**PASSAGE SHOWN**:
The Best News Ever: Finding Alice has a Publisher in Italy

Camilla writes, while in Florence, Italy:

Claudia Tarolo, the publisher of MarcosyMarcos, the company that published The Price of Silence in Italian, came down from Milan.

We sat at the caffe’ in the bookstore Edison, with Piazza della Repubblica spread out below us and for five hours went over the almost complete manuscript of Finding Alice, the novel I have been working on and off since 1986, the novel of the heart, the novel that started me writing.

It’s a deal.

She wants to publish it.

Claudia will go over the final revisions, perhaps ask for some changes, and then we drop it in Erika’s capable lap to turn it into beautiful Italian.

The book will come out in Italy in November. Hurray!



Erika snapped me and Claudia just after Claudia gave me the good news. The photo is out of focus. It was an emotional moment for Erika too."

**EXTRACTED RECORDS**:

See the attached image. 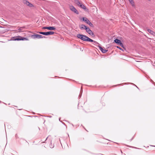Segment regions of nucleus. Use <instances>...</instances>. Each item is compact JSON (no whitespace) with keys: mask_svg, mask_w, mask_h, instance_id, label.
Listing matches in <instances>:
<instances>
[{"mask_svg":"<svg viewBox=\"0 0 155 155\" xmlns=\"http://www.w3.org/2000/svg\"><path fill=\"white\" fill-rule=\"evenodd\" d=\"M54 147V146H50V147L51 148H53V147Z\"/></svg>","mask_w":155,"mask_h":155,"instance_id":"obj_24","label":"nucleus"},{"mask_svg":"<svg viewBox=\"0 0 155 155\" xmlns=\"http://www.w3.org/2000/svg\"><path fill=\"white\" fill-rule=\"evenodd\" d=\"M133 147L134 148H136V149H139V148H137L136 147Z\"/></svg>","mask_w":155,"mask_h":155,"instance_id":"obj_26","label":"nucleus"},{"mask_svg":"<svg viewBox=\"0 0 155 155\" xmlns=\"http://www.w3.org/2000/svg\"><path fill=\"white\" fill-rule=\"evenodd\" d=\"M75 3L77 5H78L79 6L81 4L78 0H75Z\"/></svg>","mask_w":155,"mask_h":155,"instance_id":"obj_16","label":"nucleus"},{"mask_svg":"<svg viewBox=\"0 0 155 155\" xmlns=\"http://www.w3.org/2000/svg\"><path fill=\"white\" fill-rule=\"evenodd\" d=\"M86 32L90 35H91L92 36H94V33L88 27H87L85 30Z\"/></svg>","mask_w":155,"mask_h":155,"instance_id":"obj_5","label":"nucleus"},{"mask_svg":"<svg viewBox=\"0 0 155 155\" xmlns=\"http://www.w3.org/2000/svg\"><path fill=\"white\" fill-rule=\"evenodd\" d=\"M42 29H47L49 30H54L56 29L55 27L54 26L44 27L42 28Z\"/></svg>","mask_w":155,"mask_h":155,"instance_id":"obj_6","label":"nucleus"},{"mask_svg":"<svg viewBox=\"0 0 155 155\" xmlns=\"http://www.w3.org/2000/svg\"><path fill=\"white\" fill-rule=\"evenodd\" d=\"M54 33V32L52 31H49L47 32V36L49 35H52Z\"/></svg>","mask_w":155,"mask_h":155,"instance_id":"obj_14","label":"nucleus"},{"mask_svg":"<svg viewBox=\"0 0 155 155\" xmlns=\"http://www.w3.org/2000/svg\"><path fill=\"white\" fill-rule=\"evenodd\" d=\"M117 48H118V49L120 50H123V49L122 48H121L120 47H119V46H117Z\"/></svg>","mask_w":155,"mask_h":155,"instance_id":"obj_22","label":"nucleus"},{"mask_svg":"<svg viewBox=\"0 0 155 155\" xmlns=\"http://www.w3.org/2000/svg\"><path fill=\"white\" fill-rule=\"evenodd\" d=\"M46 38V37H45V36H42V38Z\"/></svg>","mask_w":155,"mask_h":155,"instance_id":"obj_25","label":"nucleus"},{"mask_svg":"<svg viewBox=\"0 0 155 155\" xmlns=\"http://www.w3.org/2000/svg\"><path fill=\"white\" fill-rule=\"evenodd\" d=\"M38 33L41 34H42L47 36V32H38Z\"/></svg>","mask_w":155,"mask_h":155,"instance_id":"obj_17","label":"nucleus"},{"mask_svg":"<svg viewBox=\"0 0 155 155\" xmlns=\"http://www.w3.org/2000/svg\"><path fill=\"white\" fill-rule=\"evenodd\" d=\"M63 124H64L65 125V124H64V123H63Z\"/></svg>","mask_w":155,"mask_h":155,"instance_id":"obj_31","label":"nucleus"},{"mask_svg":"<svg viewBox=\"0 0 155 155\" xmlns=\"http://www.w3.org/2000/svg\"><path fill=\"white\" fill-rule=\"evenodd\" d=\"M119 45L120 46L123 48H124V46L123 44V43L121 42L118 45Z\"/></svg>","mask_w":155,"mask_h":155,"instance_id":"obj_18","label":"nucleus"},{"mask_svg":"<svg viewBox=\"0 0 155 155\" xmlns=\"http://www.w3.org/2000/svg\"><path fill=\"white\" fill-rule=\"evenodd\" d=\"M98 47H99V49L103 53H105L107 51V50H106L105 49H104L101 46H98Z\"/></svg>","mask_w":155,"mask_h":155,"instance_id":"obj_9","label":"nucleus"},{"mask_svg":"<svg viewBox=\"0 0 155 155\" xmlns=\"http://www.w3.org/2000/svg\"><path fill=\"white\" fill-rule=\"evenodd\" d=\"M77 37L78 38L84 41L90 42V41H92V39L84 35L78 34L77 35Z\"/></svg>","mask_w":155,"mask_h":155,"instance_id":"obj_1","label":"nucleus"},{"mask_svg":"<svg viewBox=\"0 0 155 155\" xmlns=\"http://www.w3.org/2000/svg\"><path fill=\"white\" fill-rule=\"evenodd\" d=\"M47 138H48V137L46 138V140L47 139Z\"/></svg>","mask_w":155,"mask_h":155,"instance_id":"obj_30","label":"nucleus"},{"mask_svg":"<svg viewBox=\"0 0 155 155\" xmlns=\"http://www.w3.org/2000/svg\"><path fill=\"white\" fill-rule=\"evenodd\" d=\"M60 120V118H59V120Z\"/></svg>","mask_w":155,"mask_h":155,"instance_id":"obj_28","label":"nucleus"},{"mask_svg":"<svg viewBox=\"0 0 155 155\" xmlns=\"http://www.w3.org/2000/svg\"><path fill=\"white\" fill-rule=\"evenodd\" d=\"M90 42H94L95 44H99L97 41H94L93 40H92V41H90Z\"/></svg>","mask_w":155,"mask_h":155,"instance_id":"obj_19","label":"nucleus"},{"mask_svg":"<svg viewBox=\"0 0 155 155\" xmlns=\"http://www.w3.org/2000/svg\"><path fill=\"white\" fill-rule=\"evenodd\" d=\"M11 40L13 41H20L27 40V38L22 37L19 36H17V37H12L11 38Z\"/></svg>","mask_w":155,"mask_h":155,"instance_id":"obj_2","label":"nucleus"},{"mask_svg":"<svg viewBox=\"0 0 155 155\" xmlns=\"http://www.w3.org/2000/svg\"><path fill=\"white\" fill-rule=\"evenodd\" d=\"M70 9L73 12L76 13V14L78 15L79 12L76 9V8L73 6L71 5L69 7Z\"/></svg>","mask_w":155,"mask_h":155,"instance_id":"obj_4","label":"nucleus"},{"mask_svg":"<svg viewBox=\"0 0 155 155\" xmlns=\"http://www.w3.org/2000/svg\"><path fill=\"white\" fill-rule=\"evenodd\" d=\"M148 0L149 1H150V0Z\"/></svg>","mask_w":155,"mask_h":155,"instance_id":"obj_32","label":"nucleus"},{"mask_svg":"<svg viewBox=\"0 0 155 155\" xmlns=\"http://www.w3.org/2000/svg\"><path fill=\"white\" fill-rule=\"evenodd\" d=\"M81 8L83 9L84 10H86L87 9V8L85 7V6L83 4H81L79 6Z\"/></svg>","mask_w":155,"mask_h":155,"instance_id":"obj_11","label":"nucleus"},{"mask_svg":"<svg viewBox=\"0 0 155 155\" xmlns=\"http://www.w3.org/2000/svg\"><path fill=\"white\" fill-rule=\"evenodd\" d=\"M129 1L133 7H134L135 6L133 0H129Z\"/></svg>","mask_w":155,"mask_h":155,"instance_id":"obj_15","label":"nucleus"},{"mask_svg":"<svg viewBox=\"0 0 155 155\" xmlns=\"http://www.w3.org/2000/svg\"><path fill=\"white\" fill-rule=\"evenodd\" d=\"M114 42L118 45L121 42V41L118 39H116L114 40Z\"/></svg>","mask_w":155,"mask_h":155,"instance_id":"obj_12","label":"nucleus"},{"mask_svg":"<svg viewBox=\"0 0 155 155\" xmlns=\"http://www.w3.org/2000/svg\"><path fill=\"white\" fill-rule=\"evenodd\" d=\"M49 117H51V116H49Z\"/></svg>","mask_w":155,"mask_h":155,"instance_id":"obj_29","label":"nucleus"},{"mask_svg":"<svg viewBox=\"0 0 155 155\" xmlns=\"http://www.w3.org/2000/svg\"><path fill=\"white\" fill-rule=\"evenodd\" d=\"M132 84H134V85H135L137 87V88H138V87H137L134 84H133V83H132Z\"/></svg>","mask_w":155,"mask_h":155,"instance_id":"obj_27","label":"nucleus"},{"mask_svg":"<svg viewBox=\"0 0 155 155\" xmlns=\"http://www.w3.org/2000/svg\"><path fill=\"white\" fill-rule=\"evenodd\" d=\"M29 2L28 1H25V3L27 5H28V4H29Z\"/></svg>","mask_w":155,"mask_h":155,"instance_id":"obj_20","label":"nucleus"},{"mask_svg":"<svg viewBox=\"0 0 155 155\" xmlns=\"http://www.w3.org/2000/svg\"><path fill=\"white\" fill-rule=\"evenodd\" d=\"M31 37L34 38H42V36L40 35H38L37 34H35L31 36Z\"/></svg>","mask_w":155,"mask_h":155,"instance_id":"obj_7","label":"nucleus"},{"mask_svg":"<svg viewBox=\"0 0 155 155\" xmlns=\"http://www.w3.org/2000/svg\"><path fill=\"white\" fill-rule=\"evenodd\" d=\"M25 28V27H19L18 29V32H21Z\"/></svg>","mask_w":155,"mask_h":155,"instance_id":"obj_13","label":"nucleus"},{"mask_svg":"<svg viewBox=\"0 0 155 155\" xmlns=\"http://www.w3.org/2000/svg\"><path fill=\"white\" fill-rule=\"evenodd\" d=\"M83 21L85 22L86 23L89 25L90 26L93 27V25L86 18L83 17Z\"/></svg>","mask_w":155,"mask_h":155,"instance_id":"obj_3","label":"nucleus"},{"mask_svg":"<svg viewBox=\"0 0 155 155\" xmlns=\"http://www.w3.org/2000/svg\"><path fill=\"white\" fill-rule=\"evenodd\" d=\"M87 26H86L82 24L79 26V28L81 30L85 29L86 30V28H87Z\"/></svg>","mask_w":155,"mask_h":155,"instance_id":"obj_8","label":"nucleus"},{"mask_svg":"<svg viewBox=\"0 0 155 155\" xmlns=\"http://www.w3.org/2000/svg\"><path fill=\"white\" fill-rule=\"evenodd\" d=\"M147 31L151 34L153 36H155V32L150 29H148Z\"/></svg>","mask_w":155,"mask_h":155,"instance_id":"obj_10","label":"nucleus"},{"mask_svg":"<svg viewBox=\"0 0 155 155\" xmlns=\"http://www.w3.org/2000/svg\"><path fill=\"white\" fill-rule=\"evenodd\" d=\"M81 90H82V87L81 88ZM82 92H81V94H82ZM81 94H80L79 95V97H80L81 96Z\"/></svg>","mask_w":155,"mask_h":155,"instance_id":"obj_23","label":"nucleus"},{"mask_svg":"<svg viewBox=\"0 0 155 155\" xmlns=\"http://www.w3.org/2000/svg\"><path fill=\"white\" fill-rule=\"evenodd\" d=\"M28 6H29L30 7H32L33 6V5L32 4L29 3V4H28Z\"/></svg>","mask_w":155,"mask_h":155,"instance_id":"obj_21","label":"nucleus"}]
</instances>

**OBJECTIVE A**: Rewrite the part of the Finding Alice post starting at "We sat at the" and ending at "started me writing.", putting "three hours" in place of "five hours".
**OBJECTIVE B**: Does the Finding Alice post agree with each statement? (i) Claudia Tarolo came down from Milan. (ii) The book will come out in Italy in December. (iii) The photo Erika took is sharp. Answer yes or no for each, quoting the deciding words.
**OBJECTIVE C**: Please carry on the Finding Alice post from its last sentence.

**FINAL RESULT A**:
We sat at the caffe’ in the bookstore Edison, with Piazza della Repubblica spread out below us and for three hours went over the almost complete manuscript of Finding Alice, the novel I have been working on and off since 1986, the novel of the heart, the novel that started me writing.

**FINAL RESULT B**:
(i) Yes: "came down from Milan."
(ii) No: "The book will come out in Italy in November."
(iii) No: "The photo is out of focus."

**FINAL RESULT C**:
Mar 6, 2009

"Finding Alice" is Finding A Way

Camilla Trinchieri writes about her manuscript Finding Alice, truly a labor of devotion:

The main reason for my long silence [on the blog] is that I’ve been stretching myself to the hilt to reach for intelligent sentences of my own. [referencing Obama's intelligence in a previous post]

At the suggestion of my Italian publisher, Marcos y Marcos, I’m rewriting one of the two voices in my new novel, Finding Alice, a story I sat down to write for the first time on January 1, 1986. It then became my thesis at the MFA program at Columbia.

Finding Alice is a story that has possessed me, the story that got me to sit down and write.

I’m probably working on the 30th draft.

Each one has gotten better because through the years what began as a personal story, meaningful perhaps only to me, found its own voice, its own reason for being.

The changes the Italian publisher suggested (how lucky that she cared enough to edit me) are right on. “Why didn’t I think of them?” I immediately asked myself. A dumb question I think every writer has asked at one point or another.

Mar 4, 2009

Winter, Obama, Hope and "Finding Alice"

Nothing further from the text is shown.